Stored items
------------------------------------------------------------
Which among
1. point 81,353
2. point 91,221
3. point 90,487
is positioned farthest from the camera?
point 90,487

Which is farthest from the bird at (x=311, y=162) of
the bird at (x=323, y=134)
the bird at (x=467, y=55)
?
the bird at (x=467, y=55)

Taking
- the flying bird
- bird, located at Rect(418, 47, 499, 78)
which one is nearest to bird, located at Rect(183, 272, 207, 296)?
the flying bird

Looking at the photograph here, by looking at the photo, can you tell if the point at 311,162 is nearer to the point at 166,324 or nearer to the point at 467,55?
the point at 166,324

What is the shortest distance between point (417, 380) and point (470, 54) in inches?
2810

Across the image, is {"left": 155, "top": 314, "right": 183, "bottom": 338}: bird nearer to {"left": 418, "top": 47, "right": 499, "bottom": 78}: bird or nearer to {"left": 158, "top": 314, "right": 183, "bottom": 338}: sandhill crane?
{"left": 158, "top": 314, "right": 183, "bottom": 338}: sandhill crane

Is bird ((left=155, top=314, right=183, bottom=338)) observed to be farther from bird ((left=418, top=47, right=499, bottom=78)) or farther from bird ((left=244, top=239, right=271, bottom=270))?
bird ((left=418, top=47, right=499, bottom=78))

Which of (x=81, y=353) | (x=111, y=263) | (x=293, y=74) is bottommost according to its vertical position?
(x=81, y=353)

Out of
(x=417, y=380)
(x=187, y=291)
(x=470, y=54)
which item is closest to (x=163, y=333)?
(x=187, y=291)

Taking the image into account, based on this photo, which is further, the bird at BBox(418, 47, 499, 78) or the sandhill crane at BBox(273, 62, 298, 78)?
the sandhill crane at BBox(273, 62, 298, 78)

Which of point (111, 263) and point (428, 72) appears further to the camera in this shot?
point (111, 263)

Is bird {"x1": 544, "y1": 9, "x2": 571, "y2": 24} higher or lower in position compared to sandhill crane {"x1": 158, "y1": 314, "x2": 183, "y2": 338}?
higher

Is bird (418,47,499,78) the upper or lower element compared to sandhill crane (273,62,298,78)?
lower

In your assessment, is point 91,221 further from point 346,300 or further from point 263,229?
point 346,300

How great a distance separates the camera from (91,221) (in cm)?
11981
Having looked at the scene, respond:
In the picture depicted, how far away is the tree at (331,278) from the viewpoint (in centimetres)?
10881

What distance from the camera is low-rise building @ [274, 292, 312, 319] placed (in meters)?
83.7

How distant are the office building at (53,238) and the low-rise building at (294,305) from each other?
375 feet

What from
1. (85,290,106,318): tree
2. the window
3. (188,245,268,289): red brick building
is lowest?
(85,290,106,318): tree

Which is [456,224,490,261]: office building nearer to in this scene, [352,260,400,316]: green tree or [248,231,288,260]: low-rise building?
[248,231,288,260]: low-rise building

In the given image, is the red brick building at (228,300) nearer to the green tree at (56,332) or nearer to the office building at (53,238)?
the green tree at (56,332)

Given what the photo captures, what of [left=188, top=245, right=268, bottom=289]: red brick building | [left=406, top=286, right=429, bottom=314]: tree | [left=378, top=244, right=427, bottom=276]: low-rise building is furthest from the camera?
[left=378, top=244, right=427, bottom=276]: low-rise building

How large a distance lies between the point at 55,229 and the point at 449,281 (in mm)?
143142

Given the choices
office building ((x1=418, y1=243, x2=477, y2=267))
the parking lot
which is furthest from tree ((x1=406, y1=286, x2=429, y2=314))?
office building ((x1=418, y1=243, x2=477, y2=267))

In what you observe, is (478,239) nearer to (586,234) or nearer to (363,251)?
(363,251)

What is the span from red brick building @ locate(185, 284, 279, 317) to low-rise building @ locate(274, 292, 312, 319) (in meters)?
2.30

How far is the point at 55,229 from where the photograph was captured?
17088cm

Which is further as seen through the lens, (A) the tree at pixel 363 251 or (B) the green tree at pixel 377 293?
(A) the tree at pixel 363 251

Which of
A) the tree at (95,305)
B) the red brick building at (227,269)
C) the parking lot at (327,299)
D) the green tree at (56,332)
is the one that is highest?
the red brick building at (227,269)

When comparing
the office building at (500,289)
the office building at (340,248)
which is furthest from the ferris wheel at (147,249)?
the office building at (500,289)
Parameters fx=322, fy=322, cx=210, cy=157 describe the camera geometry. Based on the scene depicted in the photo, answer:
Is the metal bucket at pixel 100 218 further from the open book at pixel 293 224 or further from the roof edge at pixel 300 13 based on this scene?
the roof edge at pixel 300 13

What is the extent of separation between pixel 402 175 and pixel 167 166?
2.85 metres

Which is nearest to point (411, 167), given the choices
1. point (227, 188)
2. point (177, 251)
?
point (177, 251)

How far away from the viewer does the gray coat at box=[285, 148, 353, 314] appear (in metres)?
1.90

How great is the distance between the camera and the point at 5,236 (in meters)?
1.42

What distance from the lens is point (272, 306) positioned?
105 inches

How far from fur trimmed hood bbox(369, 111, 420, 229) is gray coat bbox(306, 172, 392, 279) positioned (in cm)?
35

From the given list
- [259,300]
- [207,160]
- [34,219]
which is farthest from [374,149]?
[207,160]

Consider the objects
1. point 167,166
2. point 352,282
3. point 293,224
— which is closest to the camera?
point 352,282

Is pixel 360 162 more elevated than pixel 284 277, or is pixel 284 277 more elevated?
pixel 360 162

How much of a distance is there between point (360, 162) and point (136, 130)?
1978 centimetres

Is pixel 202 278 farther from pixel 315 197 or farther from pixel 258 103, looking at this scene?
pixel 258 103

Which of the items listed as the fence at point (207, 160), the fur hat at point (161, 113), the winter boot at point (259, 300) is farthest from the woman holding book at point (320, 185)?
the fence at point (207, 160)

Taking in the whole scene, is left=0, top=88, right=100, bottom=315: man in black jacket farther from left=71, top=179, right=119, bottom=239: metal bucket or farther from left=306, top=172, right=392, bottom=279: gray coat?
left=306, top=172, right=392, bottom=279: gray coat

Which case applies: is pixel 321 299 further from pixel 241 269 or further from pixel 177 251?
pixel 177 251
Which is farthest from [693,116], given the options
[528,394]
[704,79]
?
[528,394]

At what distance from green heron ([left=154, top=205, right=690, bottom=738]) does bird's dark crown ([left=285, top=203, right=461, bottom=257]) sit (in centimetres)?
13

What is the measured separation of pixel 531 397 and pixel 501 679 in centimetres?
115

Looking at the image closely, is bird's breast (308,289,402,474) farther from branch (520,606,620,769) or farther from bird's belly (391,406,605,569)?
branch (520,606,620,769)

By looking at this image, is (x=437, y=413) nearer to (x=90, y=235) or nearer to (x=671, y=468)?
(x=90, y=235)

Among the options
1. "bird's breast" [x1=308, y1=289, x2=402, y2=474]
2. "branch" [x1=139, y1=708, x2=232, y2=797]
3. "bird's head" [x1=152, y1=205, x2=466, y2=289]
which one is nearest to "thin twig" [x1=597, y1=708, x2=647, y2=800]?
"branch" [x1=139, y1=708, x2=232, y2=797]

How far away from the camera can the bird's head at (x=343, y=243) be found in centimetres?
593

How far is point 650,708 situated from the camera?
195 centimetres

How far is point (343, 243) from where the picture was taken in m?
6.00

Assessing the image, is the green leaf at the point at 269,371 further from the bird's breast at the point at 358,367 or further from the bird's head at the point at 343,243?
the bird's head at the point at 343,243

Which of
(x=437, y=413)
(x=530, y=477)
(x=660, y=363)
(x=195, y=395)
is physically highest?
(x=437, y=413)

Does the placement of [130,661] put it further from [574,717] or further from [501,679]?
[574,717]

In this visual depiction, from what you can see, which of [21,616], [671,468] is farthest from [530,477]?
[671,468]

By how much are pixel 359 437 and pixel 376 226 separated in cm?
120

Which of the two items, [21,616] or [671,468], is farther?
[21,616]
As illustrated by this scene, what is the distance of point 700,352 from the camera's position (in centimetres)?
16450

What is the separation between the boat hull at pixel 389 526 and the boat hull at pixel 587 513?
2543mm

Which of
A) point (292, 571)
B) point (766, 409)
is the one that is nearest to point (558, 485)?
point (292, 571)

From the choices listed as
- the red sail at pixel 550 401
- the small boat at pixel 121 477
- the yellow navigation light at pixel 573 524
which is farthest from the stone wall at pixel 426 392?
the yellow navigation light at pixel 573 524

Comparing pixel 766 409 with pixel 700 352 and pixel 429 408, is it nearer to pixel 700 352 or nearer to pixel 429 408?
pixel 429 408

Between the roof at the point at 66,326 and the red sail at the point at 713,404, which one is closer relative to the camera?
------------------------------------------------------------
Render the material from the line containing "What is the separation" through the end as a Markdown table with two columns, Number and Entry. Give each non-blank line its own numbered row, and skip the blank lines.

| Number | Entry |
|---|---|
| 1 | What is the separation between the boat hull at pixel 389 526 and the boat hull at pixel 587 513? |
| 2 | 2543mm |
| 3 | Which of |
| 4 | A) point (292, 571) |
| 5 | B) point (766, 409) |
| 6 | is the one that is nearest to point (558, 485)? |
| 7 | point (292, 571) |
| 8 | From the choices listed as |
| 9 | - the red sail at pixel 550 401 |
| 10 | - the small boat at pixel 121 477 |
| 11 | - the yellow navigation light at pixel 573 524 |
| 12 | which is farthest from the stone wall at pixel 426 392? |
| 13 | the yellow navigation light at pixel 573 524 |
| 14 | Comparing pixel 766 409 with pixel 700 352 and pixel 429 408, is it nearer to pixel 700 352 or nearer to pixel 429 408? |
| 15 | pixel 429 408 |
| 16 | Between the roof at the point at 66,326 and the red sail at the point at 713,404, which one is closer relative to the camera? |